По сравнению с оригиналом в комедии ‘Щепетильник’ прибавлено несколько действующих лиц. В числе их находятся двое крестьян, работников Щепетильника, эти работники — первые крестьяне, заговорившие в нашей комедии простонародным языком, и языком точным. Лукин, прибегая к фонетической транскрипции, передает говор галичских крестьян, с характерными переходами ‘ц’ в ‘ч’, ‘и’ в ‘е’ и т. д. Он вообще стремится индивидуализировать речь персонажей. Так, в примечании он доказывает, что ‘все иностранные слова говорят такие образцы, которым они свойственны, а Щепетильник, Чистосердов и племянник говорят всегда по-русски, разве изредка повторяют слово которого-нибудь пустозвяка’. Зато речь петиметра Лукин передает смешанным русско-французским арго, высмеивая коверканье родного языка и предупреждая в этом направлении нападки последующих сатириков. ‘Атташируйся к нам, — говорит щеголь Верхоглядов, — так и сам савант-ом будешь. Маленькое похабство, авек эспри выговоренное, анимирует компанию, это марк де бон сан, трез естиме в дамских серкелях, при игре карточной, а лучше всего на балах… Во мне эксепте селя много есть меритов’ и т. д.

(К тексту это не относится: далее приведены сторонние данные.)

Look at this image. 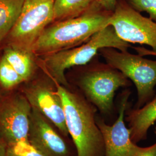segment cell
Instances as JSON below:
<instances>
[{"label": "cell", "instance_id": "21", "mask_svg": "<svg viewBox=\"0 0 156 156\" xmlns=\"http://www.w3.org/2000/svg\"><path fill=\"white\" fill-rule=\"evenodd\" d=\"M8 144L5 141L0 138V156H6Z\"/></svg>", "mask_w": 156, "mask_h": 156}, {"label": "cell", "instance_id": "14", "mask_svg": "<svg viewBox=\"0 0 156 156\" xmlns=\"http://www.w3.org/2000/svg\"><path fill=\"white\" fill-rule=\"evenodd\" d=\"M100 1L55 0V22L79 16L95 6L100 5Z\"/></svg>", "mask_w": 156, "mask_h": 156}, {"label": "cell", "instance_id": "20", "mask_svg": "<svg viewBox=\"0 0 156 156\" xmlns=\"http://www.w3.org/2000/svg\"><path fill=\"white\" fill-rule=\"evenodd\" d=\"M118 0H100L101 7L108 11L113 12L115 9Z\"/></svg>", "mask_w": 156, "mask_h": 156}, {"label": "cell", "instance_id": "18", "mask_svg": "<svg viewBox=\"0 0 156 156\" xmlns=\"http://www.w3.org/2000/svg\"><path fill=\"white\" fill-rule=\"evenodd\" d=\"M133 9L139 12H145L149 18L156 22V0H126Z\"/></svg>", "mask_w": 156, "mask_h": 156}, {"label": "cell", "instance_id": "5", "mask_svg": "<svg viewBox=\"0 0 156 156\" xmlns=\"http://www.w3.org/2000/svg\"><path fill=\"white\" fill-rule=\"evenodd\" d=\"M101 55L107 64L116 69L135 84L138 100L135 108L144 106L155 96L156 60L132 54L127 50L106 48L101 49Z\"/></svg>", "mask_w": 156, "mask_h": 156}, {"label": "cell", "instance_id": "23", "mask_svg": "<svg viewBox=\"0 0 156 156\" xmlns=\"http://www.w3.org/2000/svg\"><path fill=\"white\" fill-rule=\"evenodd\" d=\"M154 133H155V134H156V128H155V131H154Z\"/></svg>", "mask_w": 156, "mask_h": 156}, {"label": "cell", "instance_id": "8", "mask_svg": "<svg viewBox=\"0 0 156 156\" xmlns=\"http://www.w3.org/2000/svg\"><path fill=\"white\" fill-rule=\"evenodd\" d=\"M57 84L46 73L44 78L35 80L26 85L22 90V93L32 108L48 119L64 135L69 137L62 102L57 92Z\"/></svg>", "mask_w": 156, "mask_h": 156}, {"label": "cell", "instance_id": "7", "mask_svg": "<svg viewBox=\"0 0 156 156\" xmlns=\"http://www.w3.org/2000/svg\"><path fill=\"white\" fill-rule=\"evenodd\" d=\"M55 0H24L16 24L8 34L9 45L32 52L41 34L55 22Z\"/></svg>", "mask_w": 156, "mask_h": 156}, {"label": "cell", "instance_id": "12", "mask_svg": "<svg viewBox=\"0 0 156 156\" xmlns=\"http://www.w3.org/2000/svg\"><path fill=\"white\" fill-rule=\"evenodd\" d=\"M126 116L132 140L137 144L146 140L149 129L156 122V95L144 106L127 110Z\"/></svg>", "mask_w": 156, "mask_h": 156}, {"label": "cell", "instance_id": "4", "mask_svg": "<svg viewBox=\"0 0 156 156\" xmlns=\"http://www.w3.org/2000/svg\"><path fill=\"white\" fill-rule=\"evenodd\" d=\"M94 60V59H93ZM92 60L80 67L75 80L78 89L102 114L108 115L113 109L117 90L131 85L123 73L107 63Z\"/></svg>", "mask_w": 156, "mask_h": 156}, {"label": "cell", "instance_id": "2", "mask_svg": "<svg viewBox=\"0 0 156 156\" xmlns=\"http://www.w3.org/2000/svg\"><path fill=\"white\" fill-rule=\"evenodd\" d=\"M66 123L78 156H105L103 137L97 123V109L77 89L57 84Z\"/></svg>", "mask_w": 156, "mask_h": 156}, {"label": "cell", "instance_id": "17", "mask_svg": "<svg viewBox=\"0 0 156 156\" xmlns=\"http://www.w3.org/2000/svg\"><path fill=\"white\" fill-rule=\"evenodd\" d=\"M6 156H44L29 142H19L8 145Z\"/></svg>", "mask_w": 156, "mask_h": 156}, {"label": "cell", "instance_id": "22", "mask_svg": "<svg viewBox=\"0 0 156 156\" xmlns=\"http://www.w3.org/2000/svg\"><path fill=\"white\" fill-rule=\"evenodd\" d=\"M2 99H3V97H2V96L1 95V93H0V102H1V101L2 100Z\"/></svg>", "mask_w": 156, "mask_h": 156}, {"label": "cell", "instance_id": "16", "mask_svg": "<svg viewBox=\"0 0 156 156\" xmlns=\"http://www.w3.org/2000/svg\"><path fill=\"white\" fill-rule=\"evenodd\" d=\"M24 82L22 77L3 56L0 60V84L6 90L15 87Z\"/></svg>", "mask_w": 156, "mask_h": 156}, {"label": "cell", "instance_id": "10", "mask_svg": "<svg viewBox=\"0 0 156 156\" xmlns=\"http://www.w3.org/2000/svg\"><path fill=\"white\" fill-rule=\"evenodd\" d=\"M31 110L22 93L3 98L0 102V138L8 145L28 142Z\"/></svg>", "mask_w": 156, "mask_h": 156}, {"label": "cell", "instance_id": "19", "mask_svg": "<svg viewBox=\"0 0 156 156\" xmlns=\"http://www.w3.org/2000/svg\"><path fill=\"white\" fill-rule=\"evenodd\" d=\"M134 156H156V143L145 147L139 146Z\"/></svg>", "mask_w": 156, "mask_h": 156}, {"label": "cell", "instance_id": "3", "mask_svg": "<svg viewBox=\"0 0 156 156\" xmlns=\"http://www.w3.org/2000/svg\"><path fill=\"white\" fill-rule=\"evenodd\" d=\"M131 45L120 39L109 25L102 28L86 42L69 49L41 56L42 67L46 74L57 83L69 87L66 71L72 67L89 64L100 53L101 49L112 48L127 50Z\"/></svg>", "mask_w": 156, "mask_h": 156}, {"label": "cell", "instance_id": "1", "mask_svg": "<svg viewBox=\"0 0 156 156\" xmlns=\"http://www.w3.org/2000/svg\"><path fill=\"white\" fill-rule=\"evenodd\" d=\"M112 13L98 5L78 16L54 22L35 41L32 52L41 57L82 45L109 26Z\"/></svg>", "mask_w": 156, "mask_h": 156}, {"label": "cell", "instance_id": "15", "mask_svg": "<svg viewBox=\"0 0 156 156\" xmlns=\"http://www.w3.org/2000/svg\"><path fill=\"white\" fill-rule=\"evenodd\" d=\"M24 0H0V41L8 35L16 24Z\"/></svg>", "mask_w": 156, "mask_h": 156}, {"label": "cell", "instance_id": "11", "mask_svg": "<svg viewBox=\"0 0 156 156\" xmlns=\"http://www.w3.org/2000/svg\"><path fill=\"white\" fill-rule=\"evenodd\" d=\"M130 94L129 90L123 91L119 115L112 125L107 124L102 119L97 117V123L104 140L105 156H134L139 147L131 140L130 130L124 122Z\"/></svg>", "mask_w": 156, "mask_h": 156}, {"label": "cell", "instance_id": "6", "mask_svg": "<svg viewBox=\"0 0 156 156\" xmlns=\"http://www.w3.org/2000/svg\"><path fill=\"white\" fill-rule=\"evenodd\" d=\"M109 25L119 37L129 44L147 45L152 50L134 47L142 56H156V22L142 15L126 0H118L112 13Z\"/></svg>", "mask_w": 156, "mask_h": 156}, {"label": "cell", "instance_id": "13", "mask_svg": "<svg viewBox=\"0 0 156 156\" xmlns=\"http://www.w3.org/2000/svg\"><path fill=\"white\" fill-rule=\"evenodd\" d=\"M33 54L31 51L9 45L4 50L3 56L25 82L31 78L35 69Z\"/></svg>", "mask_w": 156, "mask_h": 156}, {"label": "cell", "instance_id": "9", "mask_svg": "<svg viewBox=\"0 0 156 156\" xmlns=\"http://www.w3.org/2000/svg\"><path fill=\"white\" fill-rule=\"evenodd\" d=\"M69 138L62 134L48 119L32 108L28 142L44 156H78L76 147Z\"/></svg>", "mask_w": 156, "mask_h": 156}]
</instances>
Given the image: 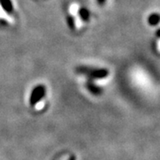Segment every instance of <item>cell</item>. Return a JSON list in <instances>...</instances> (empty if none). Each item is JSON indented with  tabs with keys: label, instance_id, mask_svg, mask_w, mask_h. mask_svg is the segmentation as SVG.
Instances as JSON below:
<instances>
[{
	"label": "cell",
	"instance_id": "7",
	"mask_svg": "<svg viewBox=\"0 0 160 160\" xmlns=\"http://www.w3.org/2000/svg\"><path fill=\"white\" fill-rule=\"evenodd\" d=\"M98 3H99V5H103L104 3H105V1L106 0H97Z\"/></svg>",
	"mask_w": 160,
	"mask_h": 160
},
{
	"label": "cell",
	"instance_id": "2",
	"mask_svg": "<svg viewBox=\"0 0 160 160\" xmlns=\"http://www.w3.org/2000/svg\"><path fill=\"white\" fill-rule=\"evenodd\" d=\"M0 5L3 7V9L8 13H12L13 11V6L11 0H0Z\"/></svg>",
	"mask_w": 160,
	"mask_h": 160
},
{
	"label": "cell",
	"instance_id": "4",
	"mask_svg": "<svg viewBox=\"0 0 160 160\" xmlns=\"http://www.w3.org/2000/svg\"><path fill=\"white\" fill-rule=\"evenodd\" d=\"M79 15L81 19L85 22L89 21V18H90V13L88 10L86 8H81L79 10Z\"/></svg>",
	"mask_w": 160,
	"mask_h": 160
},
{
	"label": "cell",
	"instance_id": "3",
	"mask_svg": "<svg viewBox=\"0 0 160 160\" xmlns=\"http://www.w3.org/2000/svg\"><path fill=\"white\" fill-rule=\"evenodd\" d=\"M148 22L151 26H156L160 22V15L158 13H152L148 18Z\"/></svg>",
	"mask_w": 160,
	"mask_h": 160
},
{
	"label": "cell",
	"instance_id": "1",
	"mask_svg": "<svg viewBox=\"0 0 160 160\" xmlns=\"http://www.w3.org/2000/svg\"><path fill=\"white\" fill-rule=\"evenodd\" d=\"M85 72H88L92 77L95 78H106L109 74V71L106 69H93V70L85 69Z\"/></svg>",
	"mask_w": 160,
	"mask_h": 160
},
{
	"label": "cell",
	"instance_id": "6",
	"mask_svg": "<svg viewBox=\"0 0 160 160\" xmlns=\"http://www.w3.org/2000/svg\"><path fill=\"white\" fill-rule=\"evenodd\" d=\"M69 155H66V156H63L62 158L59 160H69Z\"/></svg>",
	"mask_w": 160,
	"mask_h": 160
},
{
	"label": "cell",
	"instance_id": "8",
	"mask_svg": "<svg viewBox=\"0 0 160 160\" xmlns=\"http://www.w3.org/2000/svg\"><path fill=\"white\" fill-rule=\"evenodd\" d=\"M156 37H157V38H160V29L156 32Z\"/></svg>",
	"mask_w": 160,
	"mask_h": 160
},
{
	"label": "cell",
	"instance_id": "5",
	"mask_svg": "<svg viewBox=\"0 0 160 160\" xmlns=\"http://www.w3.org/2000/svg\"><path fill=\"white\" fill-rule=\"evenodd\" d=\"M68 22H69V27H70L71 29H74L75 22H74V20H73V18L72 17L68 18Z\"/></svg>",
	"mask_w": 160,
	"mask_h": 160
}]
</instances>
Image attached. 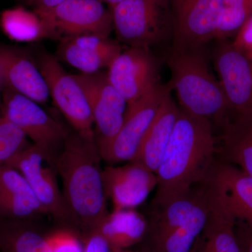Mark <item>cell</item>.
Masks as SVG:
<instances>
[{"label": "cell", "instance_id": "1", "mask_svg": "<svg viewBox=\"0 0 252 252\" xmlns=\"http://www.w3.org/2000/svg\"><path fill=\"white\" fill-rule=\"evenodd\" d=\"M101 160L94 132L75 130L54 158L71 228L83 237L97 230L109 215Z\"/></svg>", "mask_w": 252, "mask_h": 252}, {"label": "cell", "instance_id": "2", "mask_svg": "<svg viewBox=\"0 0 252 252\" xmlns=\"http://www.w3.org/2000/svg\"><path fill=\"white\" fill-rule=\"evenodd\" d=\"M212 122L180 108L156 172L157 192L152 203H165L206 180L216 162Z\"/></svg>", "mask_w": 252, "mask_h": 252}, {"label": "cell", "instance_id": "3", "mask_svg": "<svg viewBox=\"0 0 252 252\" xmlns=\"http://www.w3.org/2000/svg\"><path fill=\"white\" fill-rule=\"evenodd\" d=\"M166 63L170 71L167 84L177 94L180 108L196 117L219 120L224 125L232 114L220 81L212 74L204 48L174 51Z\"/></svg>", "mask_w": 252, "mask_h": 252}, {"label": "cell", "instance_id": "4", "mask_svg": "<svg viewBox=\"0 0 252 252\" xmlns=\"http://www.w3.org/2000/svg\"><path fill=\"white\" fill-rule=\"evenodd\" d=\"M117 40L127 47L171 44L173 20L170 0H124L109 8Z\"/></svg>", "mask_w": 252, "mask_h": 252}, {"label": "cell", "instance_id": "5", "mask_svg": "<svg viewBox=\"0 0 252 252\" xmlns=\"http://www.w3.org/2000/svg\"><path fill=\"white\" fill-rule=\"evenodd\" d=\"M54 158L49 151L32 144L6 164L22 174L46 215L53 217L61 226L71 228Z\"/></svg>", "mask_w": 252, "mask_h": 252}, {"label": "cell", "instance_id": "6", "mask_svg": "<svg viewBox=\"0 0 252 252\" xmlns=\"http://www.w3.org/2000/svg\"><path fill=\"white\" fill-rule=\"evenodd\" d=\"M103 4L100 0H66L52 9L36 11L49 39L61 41L85 34L108 37L113 31L112 14Z\"/></svg>", "mask_w": 252, "mask_h": 252}, {"label": "cell", "instance_id": "7", "mask_svg": "<svg viewBox=\"0 0 252 252\" xmlns=\"http://www.w3.org/2000/svg\"><path fill=\"white\" fill-rule=\"evenodd\" d=\"M171 91L168 84L160 83L136 102L127 104L122 127L100 153L102 160L110 163L132 161L164 99Z\"/></svg>", "mask_w": 252, "mask_h": 252}, {"label": "cell", "instance_id": "8", "mask_svg": "<svg viewBox=\"0 0 252 252\" xmlns=\"http://www.w3.org/2000/svg\"><path fill=\"white\" fill-rule=\"evenodd\" d=\"M2 113L25 135L51 152L59 153L69 132L59 121L51 117L40 104L5 86L2 94Z\"/></svg>", "mask_w": 252, "mask_h": 252}, {"label": "cell", "instance_id": "9", "mask_svg": "<svg viewBox=\"0 0 252 252\" xmlns=\"http://www.w3.org/2000/svg\"><path fill=\"white\" fill-rule=\"evenodd\" d=\"M173 33L170 49H202L215 39L223 0H170Z\"/></svg>", "mask_w": 252, "mask_h": 252}, {"label": "cell", "instance_id": "10", "mask_svg": "<svg viewBox=\"0 0 252 252\" xmlns=\"http://www.w3.org/2000/svg\"><path fill=\"white\" fill-rule=\"evenodd\" d=\"M39 67L49 88V94L74 130L94 133V122L85 91L74 75L67 74L59 60L41 55Z\"/></svg>", "mask_w": 252, "mask_h": 252}, {"label": "cell", "instance_id": "11", "mask_svg": "<svg viewBox=\"0 0 252 252\" xmlns=\"http://www.w3.org/2000/svg\"><path fill=\"white\" fill-rule=\"evenodd\" d=\"M85 91L95 126L99 154L107 148L122 127L127 102L109 82L107 72L75 74Z\"/></svg>", "mask_w": 252, "mask_h": 252}, {"label": "cell", "instance_id": "12", "mask_svg": "<svg viewBox=\"0 0 252 252\" xmlns=\"http://www.w3.org/2000/svg\"><path fill=\"white\" fill-rule=\"evenodd\" d=\"M217 42L212 61L232 114L252 115V59L232 41Z\"/></svg>", "mask_w": 252, "mask_h": 252}, {"label": "cell", "instance_id": "13", "mask_svg": "<svg viewBox=\"0 0 252 252\" xmlns=\"http://www.w3.org/2000/svg\"><path fill=\"white\" fill-rule=\"evenodd\" d=\"M107 75L127 104L160 84L158 61L148 48L128 47L122 51L107 69Z\"/></svg>", "mask_w": 252, "mask_h": 252}, {"label": "cell", "instance_id": "14", "mask_svg": "<svg viewBox=\"0 0 252 252\" xmlns=\"http://www.w3.org/2000/svg\"><path fill=\"white\" fill-rule=\"evenodd\" d=\"M102 170L104 191L114 210H129L141 205L157 185V175L135 161Z\"/></svg>", "mask_w": 252, "mask_h": 252}, {"label": "cell", "instance_id": "15", "mask_svg": "<svg viewBox=\"0 0 252 252\" xmlns=\"http://www.w3.org/2000/svg\"><path fill=\"white\" fill-rule=\"evenodd\" d=\"M122 51V46L117 39L94 34L62 39L58 49L60 59L82 74H93L108 69Z\"/></svg>", "mask_w": 252, "mask_h": 252}, {"label": "cell", "instance_id": "16", "mask_svg": "<svg viewBox=\"0 0 252 252\" xmlns=\"http://www.w3.org/2000/svg\"><path fill=\"white\" fill-rule=\"evenodd\" d=\"M0 70L5 86L39 104L47 102L49 88L39 65L26 53L0 46Z\"/></svg>", "mask_w": 252, "mask_h": 252}, {"label": "cell", "instance_id": "17", "mask_svg": "<svg viewBox=\"0 0 252 252\" xmlns=\"http://www.w3.org/2000/svg\"><path fill=\"white\" fill-rule=\"evenodd\" d=\"M209 177L235 220L252 228V177L227 161H216Z\"/></svg>", "mask_w": 252, "mask_h": 252}, {"label": "cell", "instance_id": "18", "mask_svg": "<svg viewBox=\"0 0 252 252\" xmlns=\"http://www.w3.org/2000/svg\"><path fill=\"white\" fill-rule=\"evenodd\" d=\"M46 215L21 172L0 165V220H37Z\"/></svg>", "mask_w": 252, "mask_h": 252}, {"label": "cell", "instance_id": "19", "mask_svg": "<svg viewBox=\"0 0 252 252\" xmlns=\"http://www.w3.org/2000/svg\"><path fill=\"white\" fill-rule=\"evenodd\" d=\"M210 209L208 219L198 246L194 252H240L235 217L208 178Z\"/></svg>", "mask_w": 252, "mask_h": 252}, {"label": "cell", "instance_id": "20", "mask_svg": "<svg viewBox=\"0 0 252 252\" xmlns=\"http://www.w3.org/2000/svg\"><path fill=\"white\" fill-rule=\"evenodd\" d=\"M180 111V107L170 93L164 99L132 161L156 174L171 137Z\"/></svg>", "mask_w": 252, "mask_h": 252}, {"label": "cell", "instance_id": "21", "mask_svg": "<svg viewBox=\"0 0 252 252\" xmlns=\"http://www.w3.org/2000/svg\"><path fill=\"white\" fill-rule=\"evenodd\" d=\"M147 220L134 209L116 210L106 217L97 231L112 250H126L143 238Z\"/></svg>", "mask_w": 252, "mask_h": 252}, {"label": "cell", "instance_id": "22", "mask_svg": "<svg viewBox=\"0 0 252 252\" xmlns=\"http://www.w3.org/2000/svg\"><path fill=\"white\" fill-rule=\"evenodd\" d=\"M223 127L222 149L225 161L252 178V115L233 117Z\"/></svg>", "mask_w": 252, "mask_h": 252}, {"label": "cell", "instance_id": "23", "mask_svg": "<svg viewBox=\"0 0 252 252\" xmlns=\"http://www.w3.org/2000/svg\"><path fill=\"white\" fill-rule=\"evenodd\" d=\"M37 220H0V252H46V237Z\"/></svg>", "mask_w": 252, "mask_h": 252}, {"label": "cell", "instance_id": "24", "mask_svg": "<svg viewBox=\"0 0 252 252\" xmlns=\"http://www.w3.org/2000/svg\"><path fill=\"white\" fill-rule=\"evenodd\" d=\"M0 27L5 35L18 42H34L49 38L39 14L22 6L4 10L0 14Z\"/></svg>", "mask_w": 252, "mask_h": 252}, {"label": "cell", "instance_id": "25", "mask_svg": "<svg viewBox=\"0 0 252 252\" xmlns=\"http://www.w3.org/2000/svg\"><path fill=\"white\" fill-rule=\"evenodd\" d=\"M30 145L22 131L0 113V165L7 163Z\"/></svg>", "mask_w": 252, "mask_h": 252}, {"label": "cell", "instance_id": "26", "mask_svg": "<svg viewBox=\"0 0 252 252\" xmlns=\"http://www.w3.org/2000/svg\"><path fill=\"white\" fill-rule=\"evenodd\" d=\"M252 15L251 7L223 6L214 40H230V38H234Z\"/></svg>", "mask_w": 252, "mask_h": 252}, {"label": "cell", "instance_id": "27", "mask_svg": "<svg viewBox=\"0 0 252 252\" xmlns=\"http://www.w3.org/2000/svg\"><path fill=\"white\" fill-rule=\"evenodd\" d=\"M46 252H84V239L77 230L61 226L46 234Z\"/></svg>", "mask_w": 252, "mask_h": 252}, {"label": "cell", "instance_id": "28", "mask_svg": "<svg viewBox=\"0 0 252 252\" xmlns=\"http://www.w3.org/2000/svg\"><path fill=\"white\" fill-rule=\"evenodd\" d=\"M232 42L235 47L252 59V15Z\"/></svg>", "mask_w": 252, "mask_h": 252}, {"label": "cell", "instance_id": "29", "mask_svg": "<svg viewBox=\"0 0 252 252\" xmlns=\"http://www.w3.org/2000/svg\"><path fill=\"white\" fill-rule=\"evenodd\" d=\"M84 252H111L108 243L97 231L83 237Z\"/></svg>", "mask_w": 252, "mask_h": 252}, {"label": "cell", "instance_id": "30", "mask_svg": "<svg viewBox=\"0 0 252 252\" xmlns=\"http://www.w3.org/2000/svg\"><path fill=\"white\" fill-rule=\"evenodd\" d=\"M235 233L240 252H252V228L243 222L236 220Z\"/></svg>", "mask_w": 252, "mask_h": 252}, {"label": "cell", "instance_id": "31", "mask_svg": "<svg viewBox=\"0 0 252 252\" xmlns=\"http://www.w3.org/2000/svg\"><path fill=\"white\" fill-rule=\"evenodd\" d=\"M66 0H27L28 4L31 5L35 11H46L52 9Z\"/></svg>", "mask_w": 252, "mask_h": 252}, {"label": "cell", "instance_id": "32", "mask_svg": "<svg viewBox=\"0 0 252 252\" xmlns=\"http://www.w3.org/2000/svg\"><path fill=\"white\" fill-rule=\"evenodd\" d=\"M223 6L252 8V0H223Z\"/></svg>", "mask_w": 252, "mask_h": 252}, {"label": "cell", "instance_id": "33", "mask_svg": "<svg viewBox=\"0 0 252 252\" xmlns=\"http://www.w3.org/2000/svg\"><path fill=\"white\" fill-rule=\"evenodd\" d=\"M102 2L106 3L109 6V8L114 6V5L119 4L121 1H124V0H100Z\"/></svg>", "mask_w": 252, "mask_h": 252}, {"label": "cell", "instance_id": "34", "mask_svg": "<svg viewBox=\"0 0 252 252\" xmlns=\"http://www.w3.org/2000/svg\"><path fill=\"white\" fill-rule=\"evenodd\" d=\"M111 252H143L141 251V250H128V249H126V250H112L111 249Z\"/></svg>", "mask_w": 252, "mask_h": 252}, {"label": "cell", "instance_id": "35", "mask_svg": "<svg viewBox=\"0 0 252 252\" xmlns=\"http://www.w3.org/2000/svg\"><path fill=\"white\" fill-rule=\"evenodd\" d=\"M4 79H3L2 75H1V70H0V91H1L2 86L4 85Z\"/></svg>", "mask_w": 252, "mask_h": 252}]
</instances>
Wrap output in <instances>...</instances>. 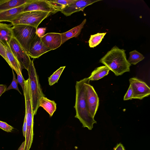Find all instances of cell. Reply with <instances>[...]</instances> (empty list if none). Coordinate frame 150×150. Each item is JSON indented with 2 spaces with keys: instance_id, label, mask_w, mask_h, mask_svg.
Returning <instances> with one entry per match:
<instances>
[{
  "instance_id": "obj_1",
  "label": "cell",
  "mask_w": 150,
  "mask_h": 150,
  "mask_svg": "<svg viewBox=\"0 0 150 150\" xmlns=\"http://www.w3.org/2000/svg\"><path fill=\"white\" fill-rule=\"evenodd\" d=\"M87 79L86 78L76 82L75 102L74 106L76 114L75 117L79 120L83 127L91 130L94 124L97 122L89 114L87 108L85 85Z\"/></svg>"
},
{
  "instance_id": "obj_2",
  "label": "cell",
  "mask_w": 150,
  "mask_h": 150,
  "mask_svg": "<svg viewBox=\"0 0 150 150\" xmlns=\"http://www.w3.org/2000/svg\"><path fill=\"white\" fill-rule=\"evenodd\" d=\"M125 51L115 46L100 60L99 62L105 65L116 76L122 75L129 71L131 66L127 59Z\"/></svg>"
},
{
  "instance_id": "obj_3",
  "label": "cell",
  "mask_w": 150,
  "mask_h": 150,
  "mask_svg": "<svg viewBox=\"0 0 150 150\" xmlns=\"http://www.w3.org/2000/svg\"><path fill=\"white\" fill-rule=\"evenodd\" d=\"M27 71L31 93L33 113L34 116L40 107V99L45 96L42 91L33 60H30Z\"/></svg>"
},
{
  "instance_id": "obj_4",
  "label": "cell",
  "mask_w": 150,
  "mask_h": 150,
  "mask_svg": "<svg viewBox=\"0 0 150 150\" xmlns=\"http://www.w3.org/2000/svg\"><path fill=\"white\" fill-rule=\"evenodd\" d=\"M13 36L27 53L30 45L37 35L35 28L25 25H13Z\"/></svg>"
},
{
  "instance_id": "obj_5",
  "label": "cell",
  "mask_w": 150,
  "mask_h": 150,
  "mask_svg": "<svg viewBox=\"0 0 150 150\" xmlns=\"http://www.w3.org/2000/svg\"><path fill=\"white\" fill-rule=\"evenodd\" d=\"M51 14V13L40 11L22 12L11 23L12 25H25L33 27L36 29L39 25L45 18Z\"/></svg>"
},
{
  "instance_id": "obj_6",
  "label": "cell",
  "mask_w": 150,
  "mask_h": 150,
  "mask_svg": "<svg viewBox=\"0 0 150 150\" xmlns=\"http://www.w3.org/2000/svg\"><path fill=\"white\" fill-rule=\"evenodd\" d=\"M89 81L88 78H87L85 83L86 101L88 112L91 117L94 118L99 106V100L93 87L89 84Z\"/></svg>"
},
{
  "instance_id": "obj_7",
  "label": "cell",
  "mask_w": 150,
  "mask_h": 150,
  "mask_svg": "<svg viewBox=\"0 0 150 150\" xmlns=\"http://www.w3.org/2000/svg\"><path fill=\"white\" fill-rule=\"evenodd\" d=\"M9 47L19 62L21 69H25L28 70L31 59L21 45L13 37L10 42Z\"/></svg>"
},
{
  "instance_id": "obj_8",
  "label": "cell",
  "mask_w": 150,
  "mask_h": 150,
  "mask_svg": "<svg viewBox=\"0 0 150 150\" xmlns=\"http://www.w3.org/2000/svg\"><path fill=\"white\" fill-rule=\"evenodd\" d=\"M30 11H40L51 13L52 14L59 11L55 9L47 0H32L25 4L23 12Z\"/></svg>"
},
{
  "instance_id": "obj_9",
  "label": "cell",
  "mask_w": 150,
  "mask_h": 150,
  "mask_svg": "<svg viewBox=\"0 0 150 150\" xmlns=\"http://www.w3.org/2000/svg\"><path fill=\"white\" fill-rule=\"evenodd\" d=\"M133 91V98L142 100L150 94V88L142 81L136 78L133 77L129 80Z\"/></svg>"
},
{
  "instance_id": "obj_10",
  "label": "cell",
  "mask_w": 150,
  "mask_h": 150,
  "mask_svg": "<svg viewBox=\"0 0 150 150\" xmlns=\"http://www.w3.org/2000/svg\"><path fill=\"white\" fill-rule=\"evenodd\" d=\"M50 50V49L44 45L41 38L36 35L30 45L27 54L31 58H38L42 55Z\"/></svg>"
},
{
  "instance_id": "obj_11",
  "label": "cell",
  "mask_w": 150,
  "mask_h": 150,
  "mask_svg": "<svg viewBox=\"0 0 150 150\" xmlns=\"http://www.w3.org/2000/svg\"><path fill=\"white\" fill-rule=\"evenodd\" d=\"M101 0H75L60 11L65 16H70L73 13L83 11L87 6Z\"/></svg>"
},
{
  "instance_id": "obj_12",
  "label": "cell",
  "mask_w": 150,
  "mask_h": 150,
  "mask_svg": "<svg viewBox=\"0 0 150 150\" xmlns=\"http://www.w3.org/2000/svg\"><path fill=\"white\" fill-rule=\"evenodd\" d=\"M41 39L44 45L51 50L56 49L62 45L60 33H48Z\"/></svg>"
},
{
  "instance_id": "obj_13",
  "label": "cell",
  "mask_w": 150,
  "mask_h": 150,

Если драматургический талант Лукина был невелик и пьесы его с художественной стороны не представляют сейчас особого интереса, то взгляды Лукина на задачи русского театра, на дело создания национального репертуара, проделанные им в этом направлении опыты — заслуживают внимательной и благодарной оценки. Дальнейшее развитие эти опыты получают в русской комической опере, а позднее — в литературной деятельности П. А. Плавильщикова, обратившегося в своих бытовых комедиях ‘Сиделец’ и ‘Бобыль’ к сюжетам из купеческой и крестьянской жизни.